GREDA Pushes for Secondary Mortgage Market To Make Home Loans Affordable & Accessible
Affordable housing remains inaccessible for many Ghanaians due to an underdeveloped mortgage system. High interest rates, short repayment terms, and the absence of a secondary mortgage market restrict banks' capacity to offer affordable home loans
Perhaps one reason why affordable housing continues to remain a mirage for many average Ghanaians is a lack of a proper and developed mortgage financing scheme in the country.
The housing deficit in the country is in excess of about 1 million while average Ghanaians are forced to rely on rented houses and apartments which continue to rise in cost due to rapid urbanization and limited housing supply.
Mortgage financing, which is a major means for the average income earner to own his/her own house remains underdeveloped. Mortgages in Ghana are characterized by high interest rates, short repayment periods, and limited access for the average Ghanaian.
This makes monthly repayment unaffordable for most Ghanaians especially those in the low and middle incomes brackets.
This situation, the President of the Ghana Real Estate Developers Association (GREDA), Patrick Ebo Bonful believes is partly attributable to the lack of a secondary mortgage market in Ghana.
A secondary mortgage market is an arrangement that allows financial institutions to sell the home loans (mortgages) they have already given to people. With this market, the bank can sell a mortgage to another company or an investor to get back the money lent. The bank can then use the money to give more mortgages to other people.
The real estate developer says the lack of this kind of market in Ghana has significantly limited the ability of banks to provide affordable housing finance to the average Ghanaian. In the absence of a secondary mortgage market, financial institutions are forced to hold onto mortgages for the entire loan term. This, Patrick Ebo Bonful says ties up the bank’s capital for years hence limiting its capacity to issue new mortgages to other people.
This limits the number of people who can access mortgages hence resulting in home financing becoming scarce, expensive, and mostly accessed by high-income earners pushing out the average Ghanaian.
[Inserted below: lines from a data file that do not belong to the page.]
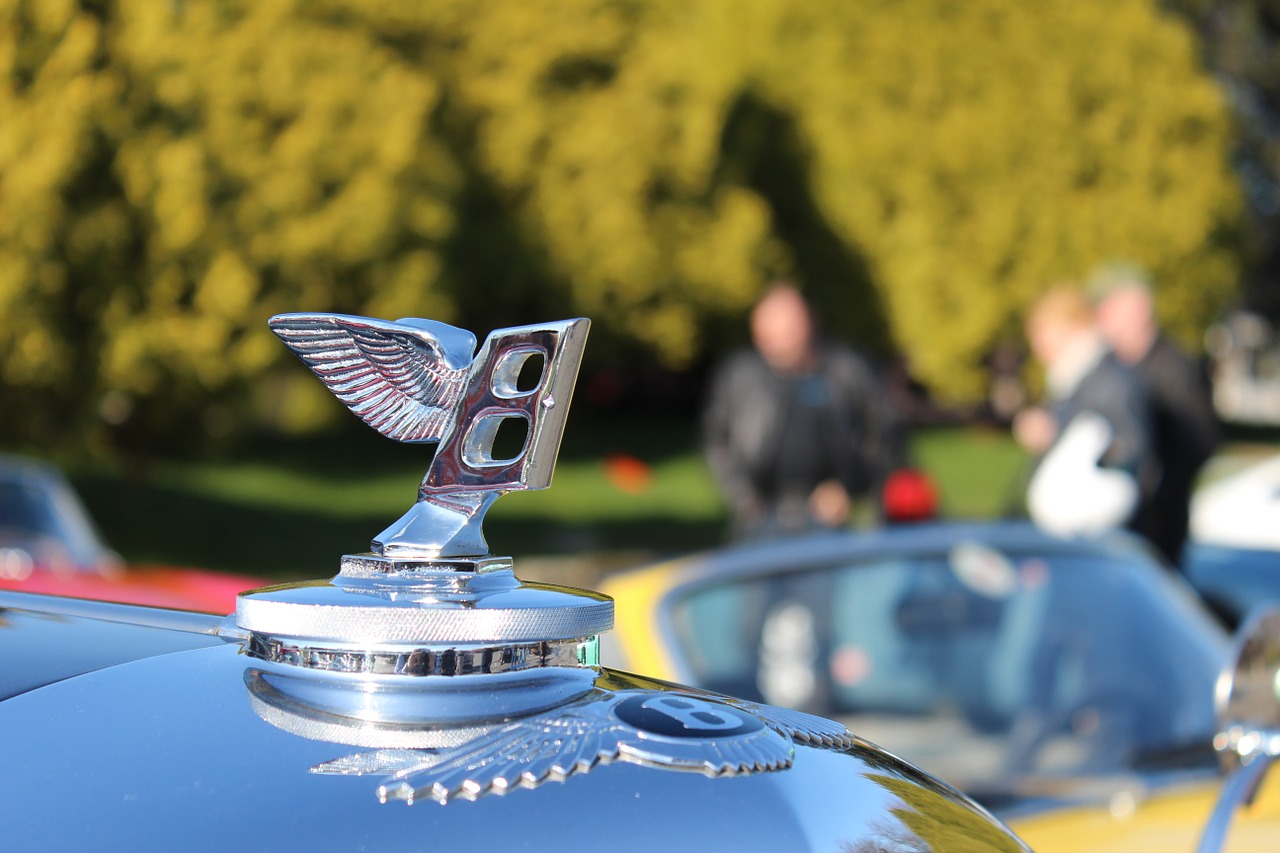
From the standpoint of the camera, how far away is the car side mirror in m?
1.68

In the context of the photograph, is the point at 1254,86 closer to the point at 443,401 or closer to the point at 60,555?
the point at 60,555

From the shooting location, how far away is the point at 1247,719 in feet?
5.92

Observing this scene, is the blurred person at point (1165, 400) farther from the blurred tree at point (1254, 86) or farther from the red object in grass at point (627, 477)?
the blurred tree at point (1254, 86)

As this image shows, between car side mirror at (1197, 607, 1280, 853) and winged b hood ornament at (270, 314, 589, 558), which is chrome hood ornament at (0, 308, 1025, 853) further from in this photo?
car side mirror at (1197, 607, 1280, 853)

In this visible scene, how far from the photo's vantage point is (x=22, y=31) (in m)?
10.2

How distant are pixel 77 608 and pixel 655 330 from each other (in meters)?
23.0

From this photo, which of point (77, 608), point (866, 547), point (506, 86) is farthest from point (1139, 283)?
point (506, 86)

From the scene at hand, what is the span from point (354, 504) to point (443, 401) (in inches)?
742

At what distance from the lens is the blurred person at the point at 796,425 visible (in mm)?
5617

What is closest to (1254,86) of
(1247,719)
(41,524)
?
(41,524)

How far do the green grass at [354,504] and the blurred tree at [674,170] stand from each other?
1.53 m

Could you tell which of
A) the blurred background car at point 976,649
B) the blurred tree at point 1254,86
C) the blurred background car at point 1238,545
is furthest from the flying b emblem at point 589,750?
the blurred tree at point 1254,86

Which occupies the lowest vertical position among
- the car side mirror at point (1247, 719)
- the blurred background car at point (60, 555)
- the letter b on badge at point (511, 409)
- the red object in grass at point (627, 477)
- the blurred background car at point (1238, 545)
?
the red object in grass at point (627, 477)

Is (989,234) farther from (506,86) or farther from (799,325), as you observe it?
(799,325)
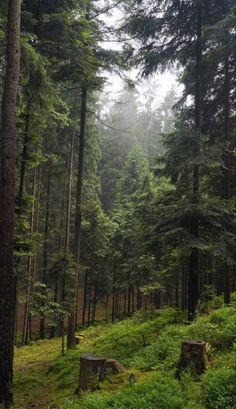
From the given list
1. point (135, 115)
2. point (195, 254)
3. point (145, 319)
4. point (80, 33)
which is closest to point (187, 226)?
point (195, 254)

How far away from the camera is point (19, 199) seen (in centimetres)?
1141

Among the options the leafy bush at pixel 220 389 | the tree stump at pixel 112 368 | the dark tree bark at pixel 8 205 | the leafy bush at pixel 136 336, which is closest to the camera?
the leafy bush at pixel 220 389

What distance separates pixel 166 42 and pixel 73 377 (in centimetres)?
1275

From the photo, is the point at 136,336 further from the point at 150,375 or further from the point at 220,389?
the point at 220,389

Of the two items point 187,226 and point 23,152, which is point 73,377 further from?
point 23,152

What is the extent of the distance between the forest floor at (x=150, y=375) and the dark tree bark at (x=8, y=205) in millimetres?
1339

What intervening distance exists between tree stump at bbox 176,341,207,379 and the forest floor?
0.61ft

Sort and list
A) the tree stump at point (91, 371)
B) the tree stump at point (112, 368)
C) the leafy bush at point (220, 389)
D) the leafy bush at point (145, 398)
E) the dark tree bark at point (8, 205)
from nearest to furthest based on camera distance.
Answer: the leafy bush at point (220, 389), the leafy bush at point (145, 398), the dark tree bark at point (8, 205), the tree stump at point (91, 371), the tree stump at point (112, 368)

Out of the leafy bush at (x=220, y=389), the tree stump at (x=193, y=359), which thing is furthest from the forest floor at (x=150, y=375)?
the tree stump at (x=193, y=359)

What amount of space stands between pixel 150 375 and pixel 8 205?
15.0ft

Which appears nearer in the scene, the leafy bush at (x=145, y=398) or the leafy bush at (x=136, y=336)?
the leafy bush at (x=145, y=398)

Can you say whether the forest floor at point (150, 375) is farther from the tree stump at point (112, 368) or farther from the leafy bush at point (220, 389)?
the tree stump at point (112, 368)

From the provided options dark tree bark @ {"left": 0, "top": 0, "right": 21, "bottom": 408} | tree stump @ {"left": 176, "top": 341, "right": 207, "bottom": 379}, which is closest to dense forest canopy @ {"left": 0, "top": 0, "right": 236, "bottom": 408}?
dark tree bark @ {"left": 0, "top": 0, "right": 21, "bottom": 408}

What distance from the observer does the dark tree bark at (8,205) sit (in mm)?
7234
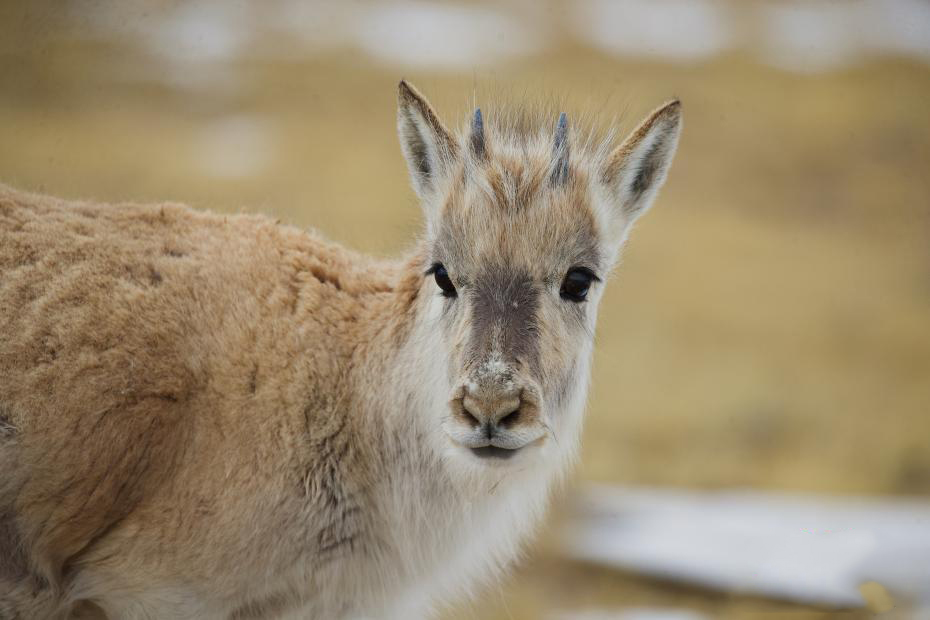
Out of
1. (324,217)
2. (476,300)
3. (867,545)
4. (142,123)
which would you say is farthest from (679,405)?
(142,123)

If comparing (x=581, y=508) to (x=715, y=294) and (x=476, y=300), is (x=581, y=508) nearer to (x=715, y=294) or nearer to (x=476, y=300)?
(x=476, y=300)

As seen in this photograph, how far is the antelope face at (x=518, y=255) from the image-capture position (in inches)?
210

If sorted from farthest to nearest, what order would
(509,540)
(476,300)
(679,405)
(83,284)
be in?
(679,405) < (509,540) < (83,284) < (476,300)

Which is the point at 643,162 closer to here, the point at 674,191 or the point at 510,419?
the point at 510,419

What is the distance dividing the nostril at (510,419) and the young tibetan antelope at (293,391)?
0.07 meters

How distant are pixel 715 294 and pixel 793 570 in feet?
32.8

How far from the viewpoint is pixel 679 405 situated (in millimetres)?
15734

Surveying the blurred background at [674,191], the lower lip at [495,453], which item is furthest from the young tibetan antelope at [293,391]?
the blurred background at [674,191]

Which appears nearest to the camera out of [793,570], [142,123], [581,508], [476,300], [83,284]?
[476,300]

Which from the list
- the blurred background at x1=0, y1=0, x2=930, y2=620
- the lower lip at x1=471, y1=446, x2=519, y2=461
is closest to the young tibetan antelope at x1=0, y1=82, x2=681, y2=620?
the lower lip at x1=471, y1=446, x2=519, y2=461

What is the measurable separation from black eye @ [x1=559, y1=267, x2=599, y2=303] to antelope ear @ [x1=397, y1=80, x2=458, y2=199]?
1.15 m

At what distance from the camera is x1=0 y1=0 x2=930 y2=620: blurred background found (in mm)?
10906

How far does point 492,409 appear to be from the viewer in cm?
520

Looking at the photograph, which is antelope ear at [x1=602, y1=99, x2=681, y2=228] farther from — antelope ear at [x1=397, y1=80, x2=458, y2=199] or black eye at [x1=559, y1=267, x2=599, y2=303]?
antelope ear at [x1=397, y1=80, x2=458, y2=199]
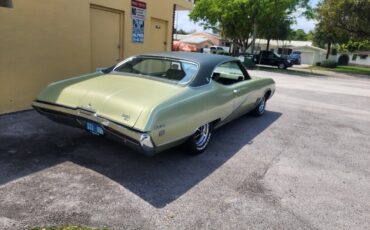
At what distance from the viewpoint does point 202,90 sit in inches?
161

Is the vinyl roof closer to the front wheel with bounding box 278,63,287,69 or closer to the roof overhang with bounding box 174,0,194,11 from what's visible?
the roof overhang with bounding box 174,0,194,11

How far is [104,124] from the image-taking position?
3350 mm

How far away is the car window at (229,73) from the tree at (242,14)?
60.8 feet

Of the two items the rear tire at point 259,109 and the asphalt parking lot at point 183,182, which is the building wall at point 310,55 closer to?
the rear tire at point 259,109

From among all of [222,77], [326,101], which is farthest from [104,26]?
[326,101]

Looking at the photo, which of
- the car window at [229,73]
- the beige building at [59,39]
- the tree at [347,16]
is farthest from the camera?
the tree at [347,16]

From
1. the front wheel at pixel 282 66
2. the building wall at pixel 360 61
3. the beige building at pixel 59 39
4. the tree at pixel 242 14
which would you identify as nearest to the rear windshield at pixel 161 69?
the beige building at pixel 59 39

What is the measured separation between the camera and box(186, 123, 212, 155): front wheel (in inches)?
164

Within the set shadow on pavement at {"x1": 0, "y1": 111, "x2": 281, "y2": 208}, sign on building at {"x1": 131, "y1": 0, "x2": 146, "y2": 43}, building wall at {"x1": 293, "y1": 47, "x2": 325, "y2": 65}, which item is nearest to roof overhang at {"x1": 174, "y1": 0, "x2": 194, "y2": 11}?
sign on building at {"x1": 131, "y1": 0, "x2": 146, "y2": 43}

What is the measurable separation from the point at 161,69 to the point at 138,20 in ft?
14.3

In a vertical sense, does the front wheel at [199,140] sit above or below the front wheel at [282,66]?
above

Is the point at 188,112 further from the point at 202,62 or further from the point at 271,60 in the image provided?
the point at 271,60

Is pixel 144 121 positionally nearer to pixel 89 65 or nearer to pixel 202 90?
pixel 202 90

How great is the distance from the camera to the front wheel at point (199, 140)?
417cm
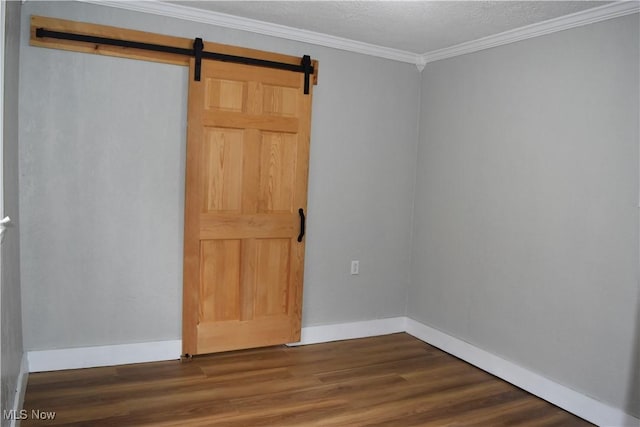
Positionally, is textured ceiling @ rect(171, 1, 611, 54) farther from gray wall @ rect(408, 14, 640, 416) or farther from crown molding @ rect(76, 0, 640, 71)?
gray wall @ rect(408, 14, 640, 416)

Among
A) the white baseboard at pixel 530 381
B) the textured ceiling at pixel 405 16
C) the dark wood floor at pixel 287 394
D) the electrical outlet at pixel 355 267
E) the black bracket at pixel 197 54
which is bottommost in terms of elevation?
the dark wood floor at pixel 287 394

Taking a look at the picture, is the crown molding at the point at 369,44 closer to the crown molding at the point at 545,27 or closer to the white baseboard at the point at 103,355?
the crown molding at the point at 545,27

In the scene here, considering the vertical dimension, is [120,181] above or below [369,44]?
below

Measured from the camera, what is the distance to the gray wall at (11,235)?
2.28 metres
Given this situation, the President of GREDA is championing a campaign for the introduction of policies and laws to develop mortgage financing in the country to establish such a secondary market.
“There should be the implementation of new policies and new regulations to engender finding other financing options that are available on the market,” Patrick Ebo Bonful maintained.
He explained that: “We don’t even have a secondary mortgage market in this country. When banks write mortgages, they don’t have anywhere that they can offload the books of the mortgages that they have written, they have to sit with it. If it is a mortgage of ten years or twenty years, they must sit with it for ten years. However, if you have a secondary market, what they can do is sell off to the secondary market, recoup their money, come back to the primary market, and provide more mortgage financing for everyone.”
“We need this kind of cycle to work and we need a proper and strong regulatory framework to help us achieve that,” he added.